With Benjamin Waterhouse Hawkins, Owen helped create the first life-sized models of dinosaurs as he thought they might have appeared. Some models were initially created for the Great Exhibition of 1851 held in London's Hyde Park, but 33 were eventually produced when the Crystal Palace was relocated to Crystal Palace Park, in south London. Owen famously hosted a dinner for 21 prominent men of science inside the hollow concrete Iguanodon on New Year's Eve 1853. However, in 1849, a few years before his death in 1852, Gideon Mantell had realised that Iguanodon, of which he was the discoverer, was not a heavy, pachyderm-like animal, as Owen was proposing, but had slender forelimbs.
Owen was granted right of first refusal on any freshly dead animal at the London Zoo. His wife once arrived home to find the carcass of a newly deceased rhinoceros in her front hallway.
At the same time, Sir Thomas Mitchell's discovery of fossil bones, in New South Wales, provided material for the first of Owen's long series of papers on the extinct mammals of Australia, which were eventually reprinted in book-form in 1877. He described Diprotodon (1838) and Thylacoleo (1859), and extinct species kangaroos and wombats of gigantic size. Most fossil material found in Australia and New Zealand was initially sent to England for expert examination, and with the assistance of the local collectors Owen became the first authority on the palaeontology of the region. While occupied with so much material from abroad, Owen was also busily collecting facts for an exhaustive work on similar fossils from the British Isles and, in 1844–1846, he published his History of British Fossil Mammals and Birds, which was followed by many later memoirs, notably his Monograph of the Fossil Mammalia of the Mesozoic Formations (Palaeont. Soc., 1871). One of his latest publications was a little work entitled Antiquity of Man as deduced from the Discovery of a Human Skeleton during Excavations of the Docks at Tilbury (London, 1884).
Owen, Darwin, and the theory of evolution
Sometime during the 1840s Owen came to the conclusion that species arise as the result of some sort of evolutionary process.
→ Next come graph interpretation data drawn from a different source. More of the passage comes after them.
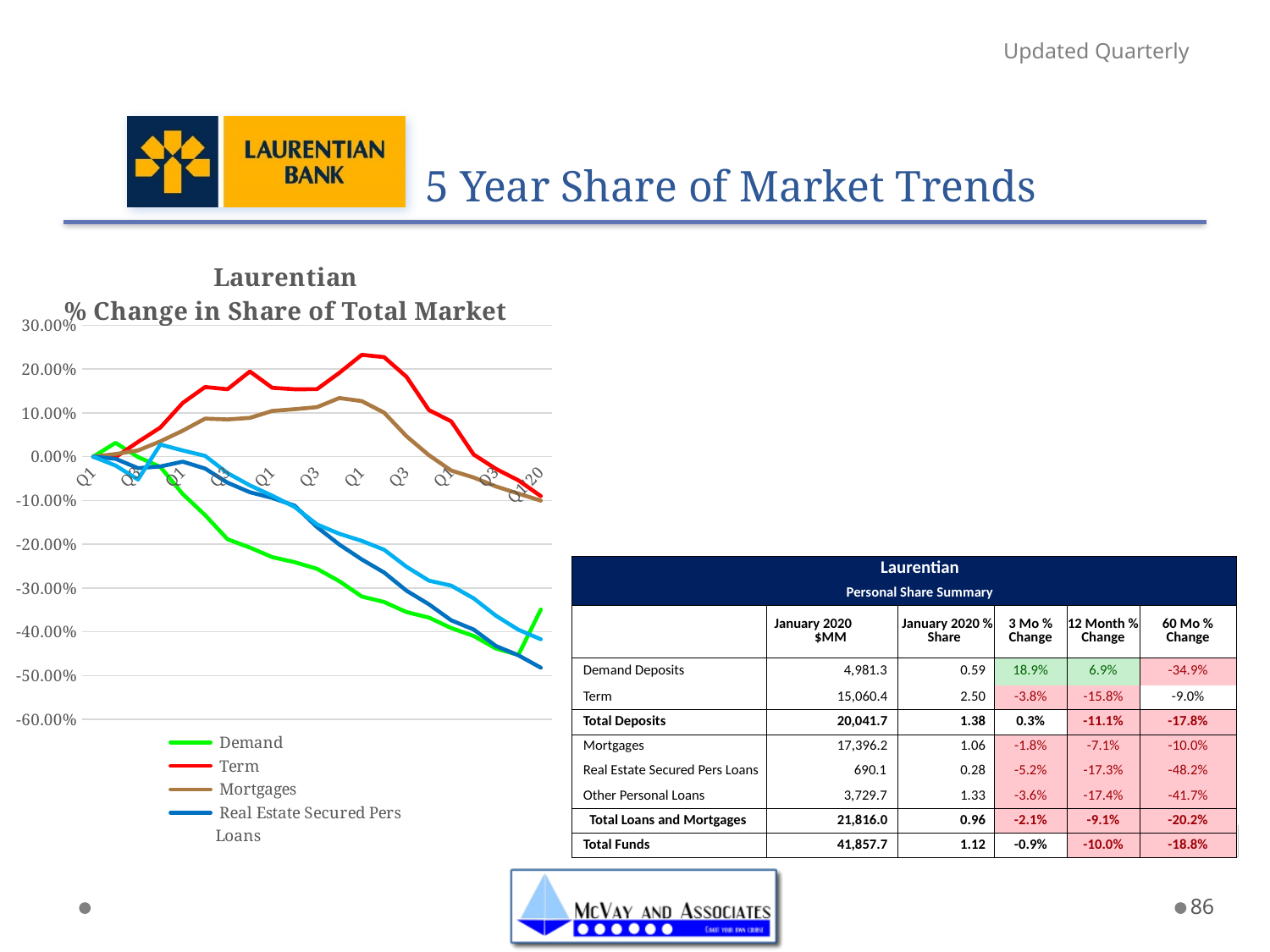
In the chart, which series reaches the highest value? Term Does the Demand line overall rise or fall from the first quarter to the last? fall Is the value of the Term line at the last point (Jan-20) greater or less than 0.00%? less What kind of chart is shown on the left of the slide? line chart What is the highest value shown on the chart's y axis? 30.00% What colour is the Demand line in the chart? green Is the peak value of the Term line greater or less than 20.00%? greater Is the peak value of the Mortgages line greater or less than 10.00%? greater How many series does the legend of the chart list? 4 At the last point on the x axis, which is higher: the Term line or the Demand line? Term What is the title of the chart on the left of the slide? Laurentian % Change in Share of Total Market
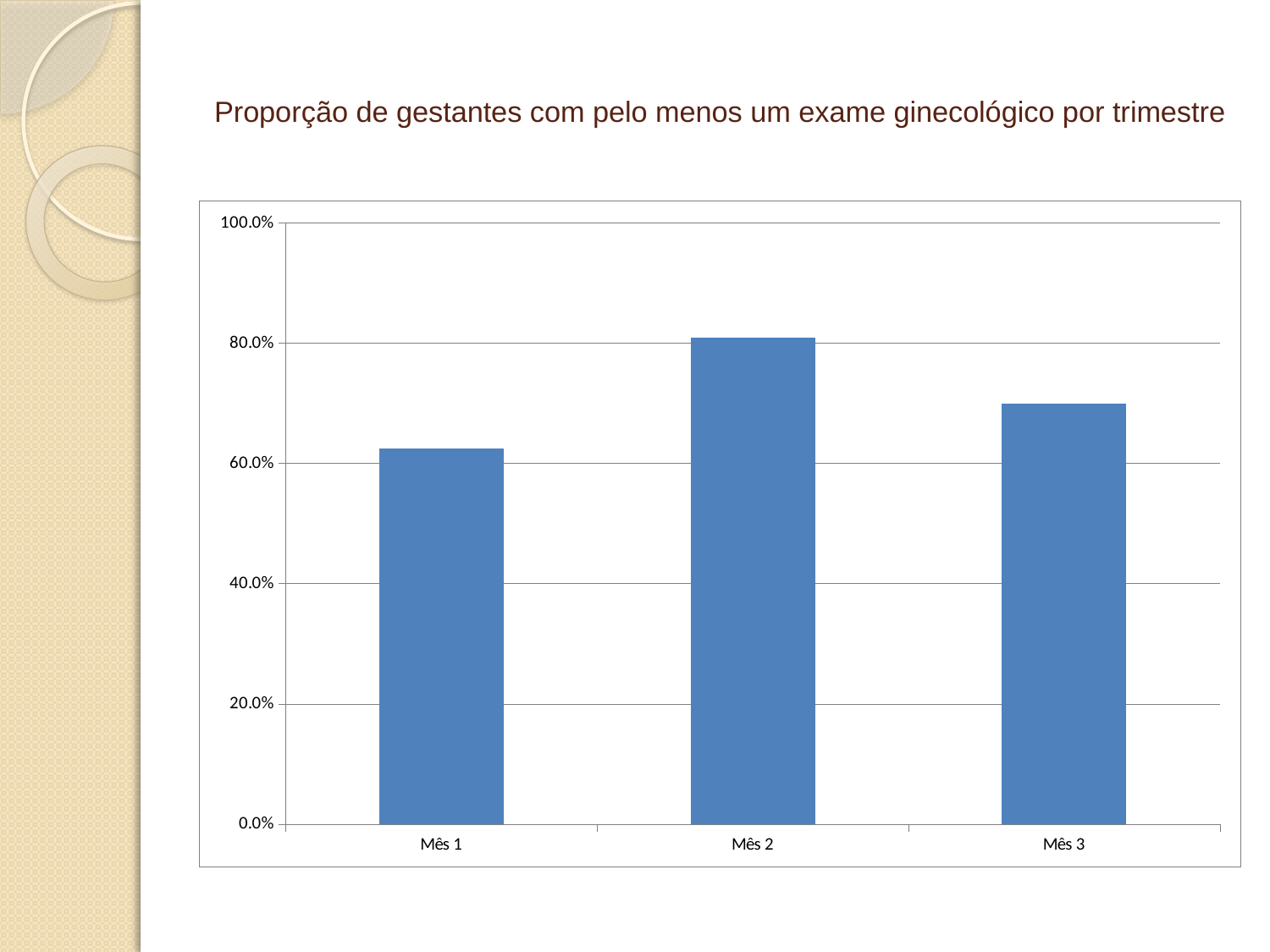
Is the value for Mês 2 greater or less than 60.0%? greater Which month has the lowest proportion in the chart? Mês 1 Is the value for Mês 1 greater or less than 60.0%? greater Which is larger, the value for Mês 2 or the value for Mês 3? Mês 2 What type of chart is shown on the slide? bar chart How many categories are shown on the x axis of the chart? 3 What is the title of the slide above the chart? Proporção de gestantes com pelo menos um exame ginecológico por trimestre Is the value for Mês 3 greater or less than 80.0%? less Which is larger, the value for Mês 1 or the value for Mês 3? Mês 3 What is the highest value shown on the y axis of the chart? 100.0% Which month has the highest proportion in the chart? Mês 2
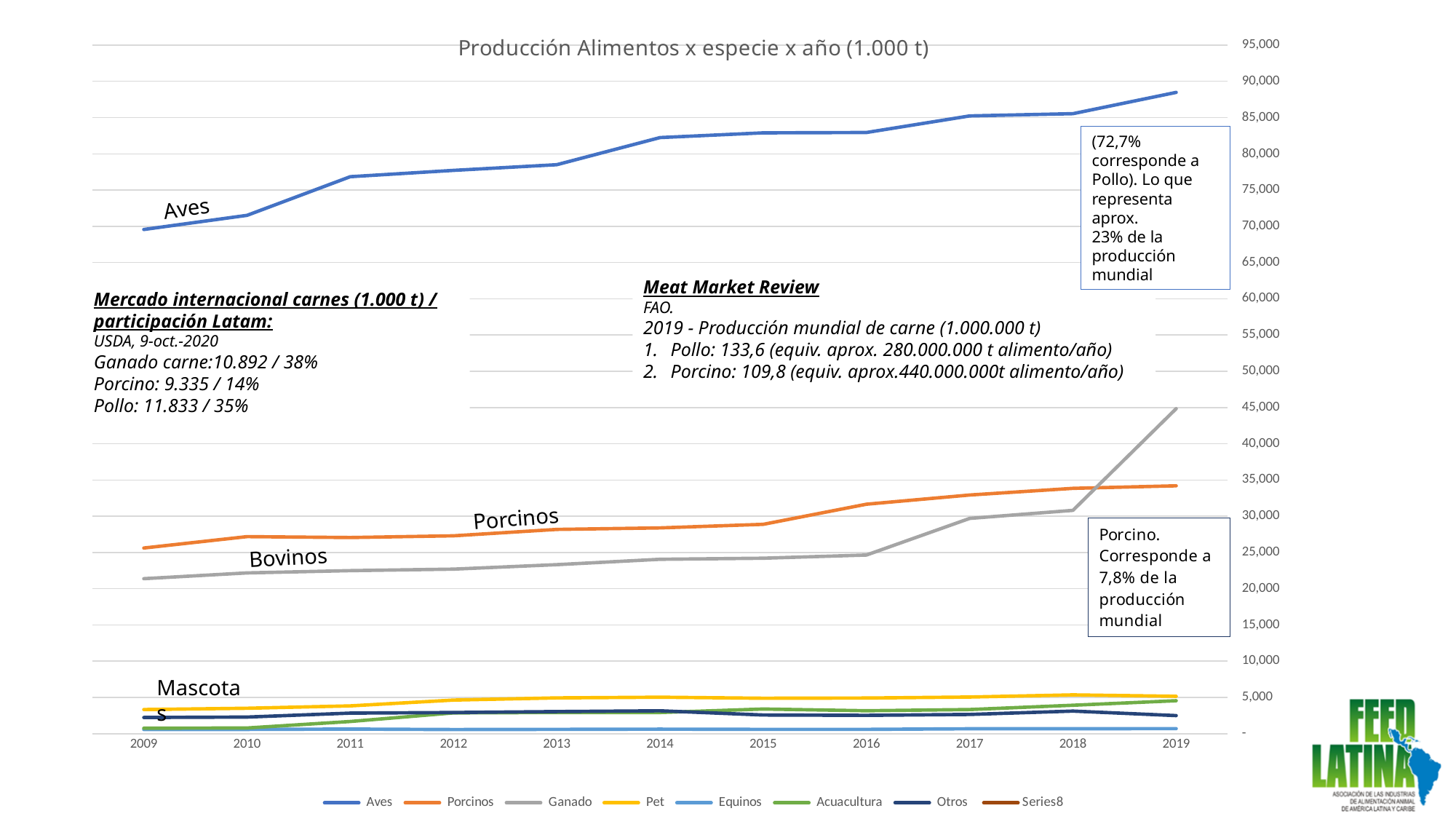
How many years are plotted along the x axis? 11 Is the value for Ganado in 2009 greater or less than 25,000? less Does the Aves series rise or fall from 2009 to 2019? rise What is the title of the chart? Producción Alimentos x especie x año (1.000 t) Which series has the highest value in 2019? Aves Is the value for Aves in 2009 greater or less than 65,000? greater Which series has the lowest value in 2019? Equinos Is the value for Aves in 2019 greater or less than 85,000? greater What kind of chart is shown on the slide? line chart In 2009, which is larger: Porcinos or Ganado? Porcinos How many series does the chart legend list? 8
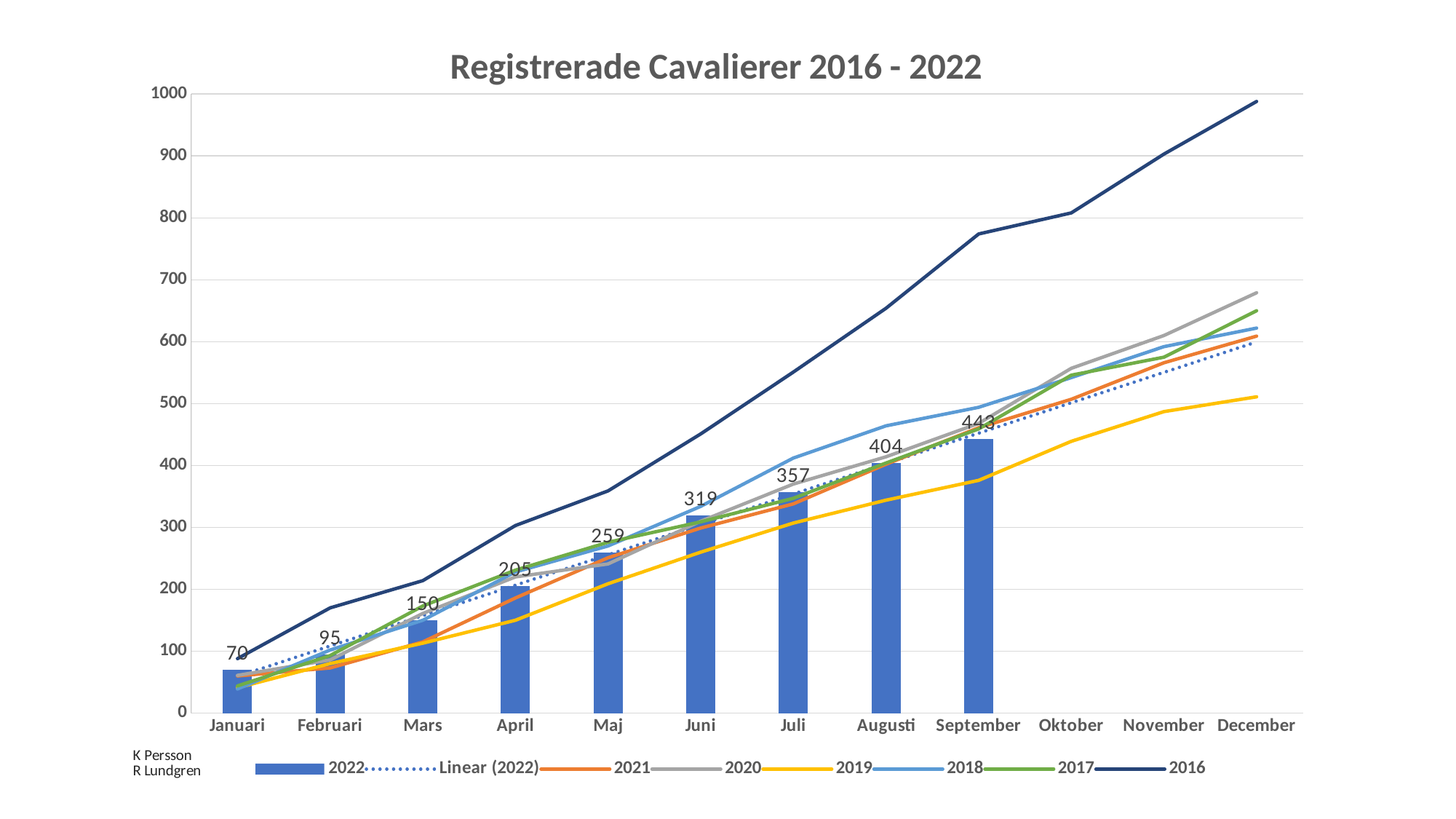
What is the 2022 value for Mars? 150 Which is larger for 2022: the value for Augusti or the value for Juli? Augusti What is the difference between the 2022 values for September and Januari? 373 In which month does the 2022 series reach its highest value? September What is the 2022 value for Juli? 357 What is the title of the chart? Registrerade Cavalierer 2016 - 2022 How many months are shown on the x axis? 12 How many entries does the legend list? 8 Is the 2019 value for December greater or less than 600? less Is the 2016 value for December greater or less than 900? greater Does the 2016 line rise or fall from Januari to December? rises In which month is the 2022 value lowest? Januari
He believed that there were a total of six possible mechanisms: Parthenogenesis, prolonged development, premature birth, congenital malformations, Lamarckian atrophy, Lamarckian hypertrophy and transmutation, of which he thought transmutation was the least likely.
Science historian Evelleen Richards has argued that Owen was likely sympathetic to developmental theories of evolution, but backed away from publicly proclaiming them after the critical reaction that had greeted the anonymously published evolutionary book Vestiges of the Natural History of Creation in 1844 (it was revealed only decades later that the book had been authored by publisher Robert Chambers). Owen had been criticised for his own evolutionary remarks in his On the Nature of Limbs in 1849. At the end of On the Nature of Limbs, Owen suggested that humans ultimately evolved from fish as the result of natural laws, which resulted in Owen being criticized in the Manchester Spectator for denying that species such as humans were created by God.